Text block →

"""

Communication client-server with OCaml marshalled data - ocaml

I want to do a client-side js_of_ocaml application with a server in OCaml, with contraints described below, and I would like to know if the approach below is right or if there is a more efficient one. The server can sometimes send large quantities of data (> 30MB).
In order to make the communication between client and server safer and more efficient, I am sharing a type t in a .mli file like this :
type client_to_server =
| Say_Hello
| Do_something_with of int
type server_to_client =
| Ack
| Print of string * int
Then, this type is marshalled into a string and sent on the network. I am aware that on the client side, some types are missing (Int64.t).
Also, in a XMLHTTPRequest sent by the client, we want to receive more than one marshalled object from the server, and sometimes in a streaming mode (ie: process the marshal object received (if possible) during the loading state of the request, and not only during the done state).
These constraints force us to use the field responseText of the XMLHTTPRequest with the content-type application/octet-stream.
Moreover, when we get back the response from responseText, an encoding conversion is made because JavaScript's string are in UTF-16. But the marshalled object being binary data, we do what is necessary in order to retrieve our binary data (by overriding the charset with x-user-defined and by applying a mask on each character of the responseText string).
The server (HTTP server in OCaml) is doing something simple like this:
let process_request req =
let res = process_response req in
let s = Marshal.to_string res [] in
send s
However, on the client side, the actual JavaScript primitive of js_of_ocaml for caml_marshal_data_size needs an MlString. But in streaming mode, we don't want to convert the javascript's string in a MlString (which can iter on the full string), we prefer to do the size verification and unmarshalling (and the application of the mask for the encoding problem) only on the bytes read. Therefore, I have writen my own marshal primitives in javascript.
The client code for processing requests and responses is:
external marshal_total_size : Js.js_string Js.t -> int -> int = "my_marshal_total_size"
external marshal_from_string : Js.js_string Js.t -> int -> 'a = "my_marshal_from_string"
let apply (f:server_to_client -> unit) (str:Js.js_string Js.t) (ofs:int) : int =
let len = str##length in
let rec aux pos =
let tsize =
try Some (pos + My_primitives.marshal_total_size str pos)

"""

Data →
"""

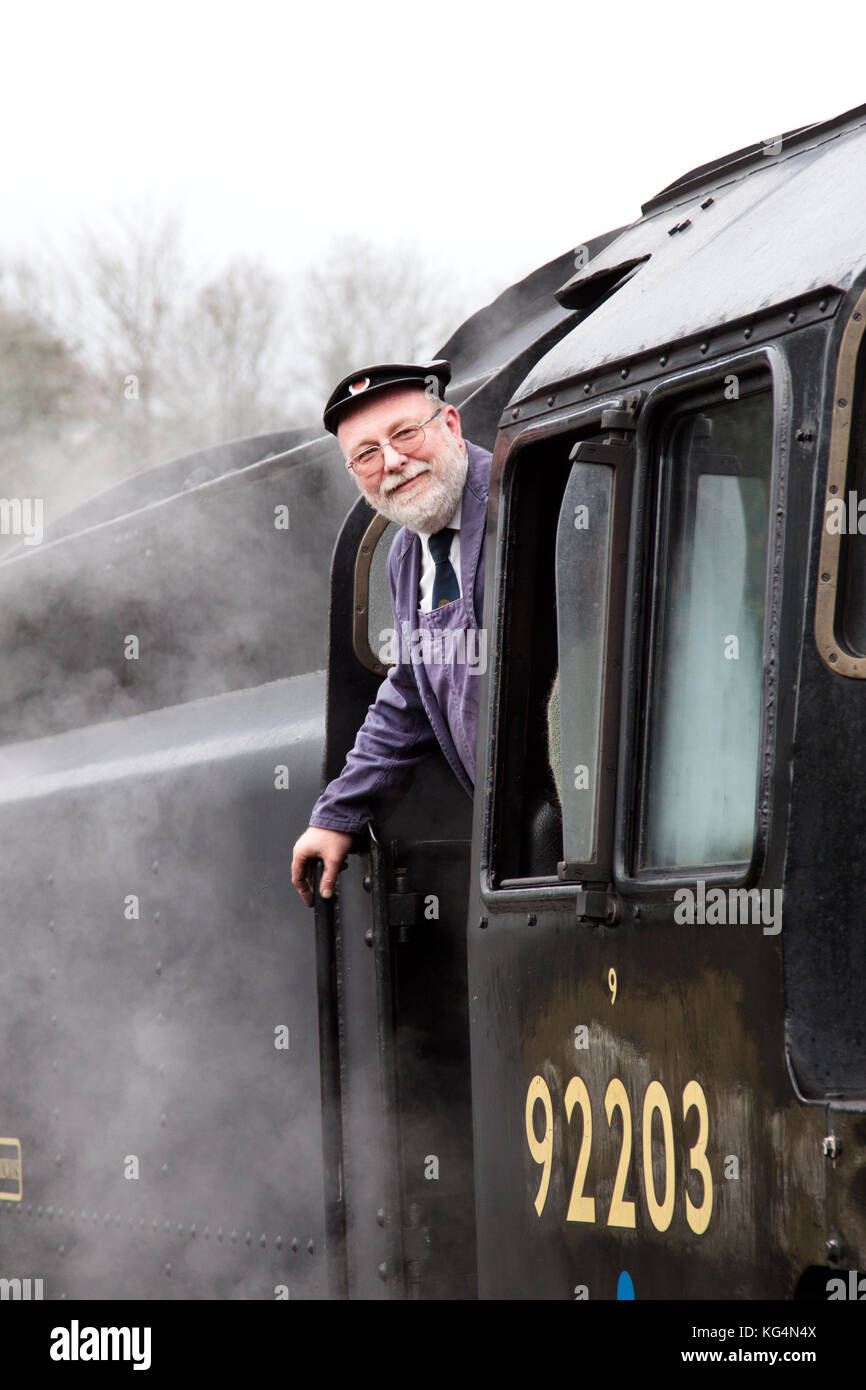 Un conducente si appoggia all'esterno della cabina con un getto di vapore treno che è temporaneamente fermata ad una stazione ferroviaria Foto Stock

"""
"""

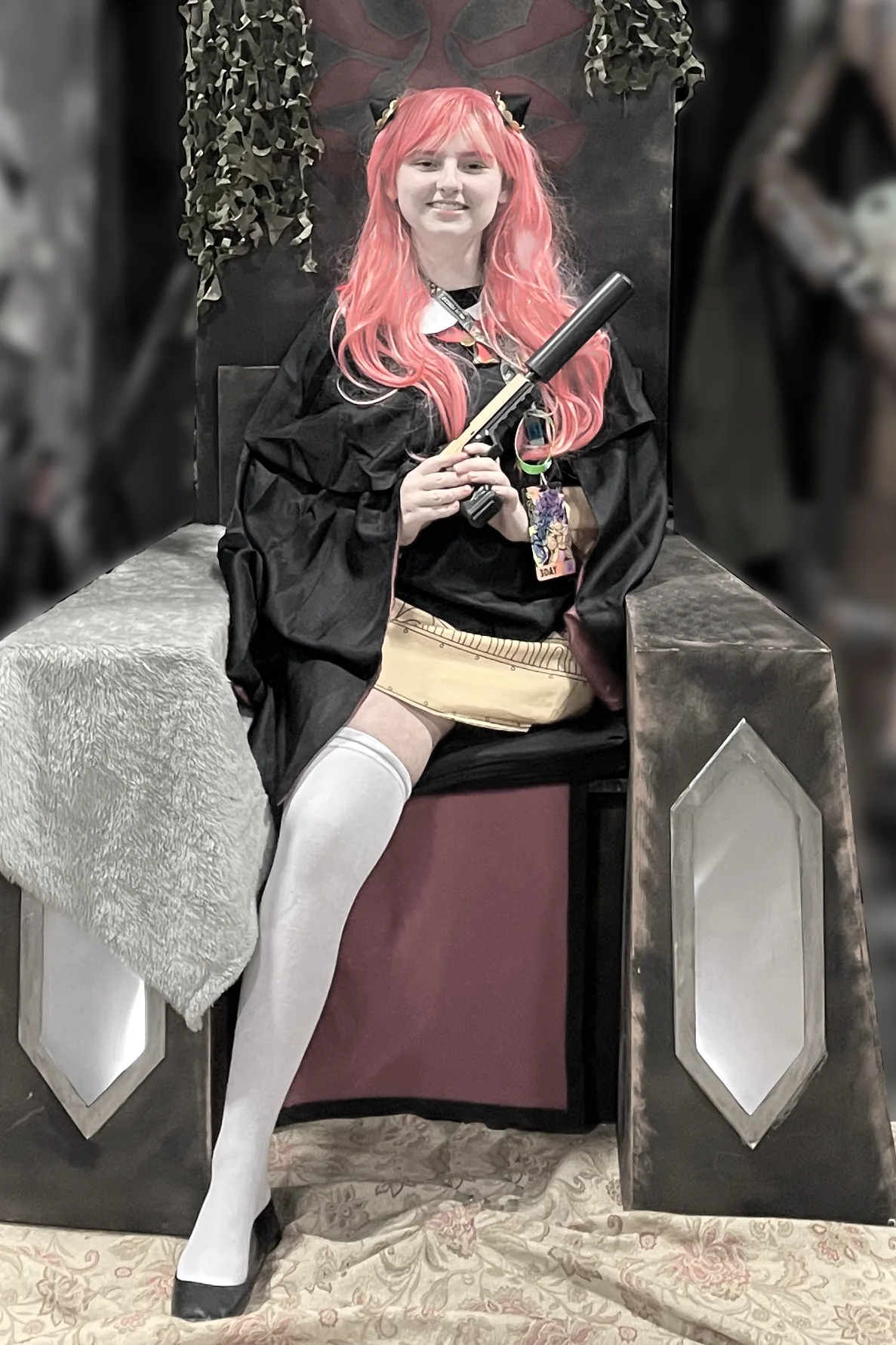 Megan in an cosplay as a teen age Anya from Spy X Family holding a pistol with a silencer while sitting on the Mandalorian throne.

"""
"""

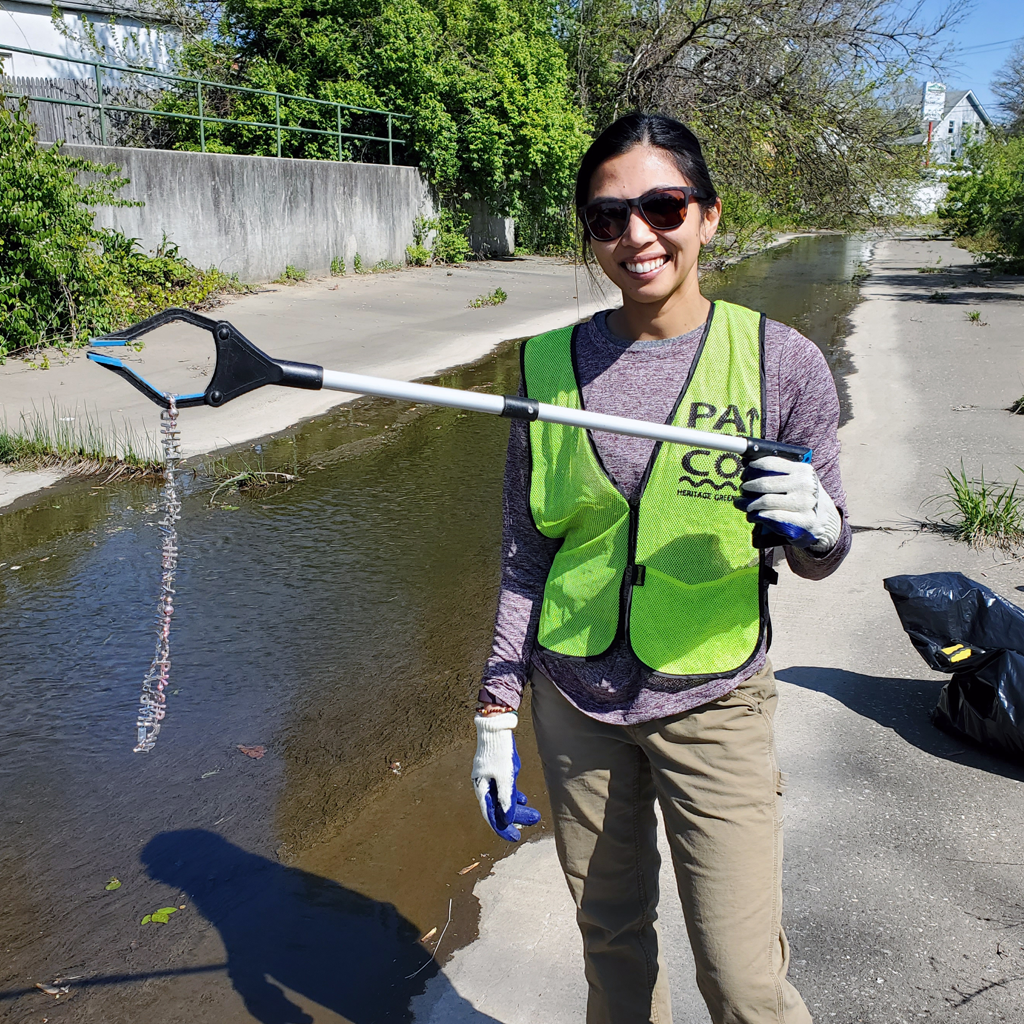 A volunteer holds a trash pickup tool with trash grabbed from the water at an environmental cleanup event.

"""

Problem 1 → In the post on OCaml client-server communication, which charset does the client override the response with to recover the binary data?
Problem 2 → Continue the post on OCaml client-server communication from where it stops.

Reply 1 → x-user-defined

Reply 2 →
with Failure _ -> None
in
match tsize with
| Some tsize when tsize <= len ->
let data = My_primitives.marshal_from_string str pos in
f data;
aux tsize
| _ -> pos
in
aux ofs
let reqcallback f req ofs =
match req##readyState, req##status with
| XmlHttpRequest.DONE, 200 ->
ofs := apply f req##responseText !ofs
| XmlHttpRequest.LOADING, 200 ->
ignore (apply f req##responseText !ofs)
| _, 200 -> ()
| _, i -> process_error i
let send (f:server_to_client -> unit) (order:client_to_server) =
let order = Marshal.to_string order [] in
let msg = Js.string (my_encode order) in (* Do some stuff *)
let req = XmlHttpRequest.create () in
req##_open(Js.string "POST", Js.string "/kernel", Js._true);
req##setRequestHeader(Js.string "Content-Type",
Js.string "application/octet-stream");
req##onreadystatechange <- Js.wrap_callback (reqcallback f req (ref 0));
req##overrideMimeType(Js.string "application/octet-stream; charset=x-user-defined");
req##send(Js.some msg)
And the primitives are:
//Provides: my_marshal_header_size
var my_marshal_header_size = 20;
//Provides: my_int_of_char
function my_int_of_char(s, i) {
return (s.charCodeAt(i) & 0xFF); // utf-16 char to 8 binary bit
}
//Provides: my_marshal_input_value_from_string
//Requires: my_int_of_char, caml_int64_float_of_bits, MlStringFromArray
//Requires: caml_int64_of_bytes, caml_marshal_constants, caml_failwith
var my_marshal_input_value_from_string = function () {
/* Quite the same thing but with a custom Reader which
will call my_int_of_char for each byte read */
}
//Provides: my_marshal_data_size
//Requires: caml_failwith, my_int_of_char
function my_marshal_data_size(s, ofs) {
function get32(s,i) {
return (my_int_of_char(s, i) << 24) | (my_int_of_char(s, i + 1) << 16) |
(my_int_of_char(s, i + 2) << 8) | (my_int_of_char(s, i + 3));
}
if (get32(s, ofs) != (0x8495A6BE|0))
caml_failwith("MyMarshal.data_size");
return (get32(s, ofs + 4));
}
//Provides: my_marshal_total_size
//Requires: my_marshal_data_size, my_marshal_header_size, caml_failwith
function my_marshal_total_size(s, ofs) {
if ( ofs < 0 || ofs > s.length - my_marshal_header_size )
caml_failwith("Invalid argument");
else return my_marshal_header_size + my_marshal_data_size(s, ofs);
}
Is this the most efficient way to transfer large OCaml values from server to client, or what would time- and space-efficient alternatives be?

Have you try to use EventSource https://developer.mozilla.org/en-US/docs/Web/API/EventSource
You could stream json data instead of marshaled data.
Json.unsafe_input should be faster than unmarshal.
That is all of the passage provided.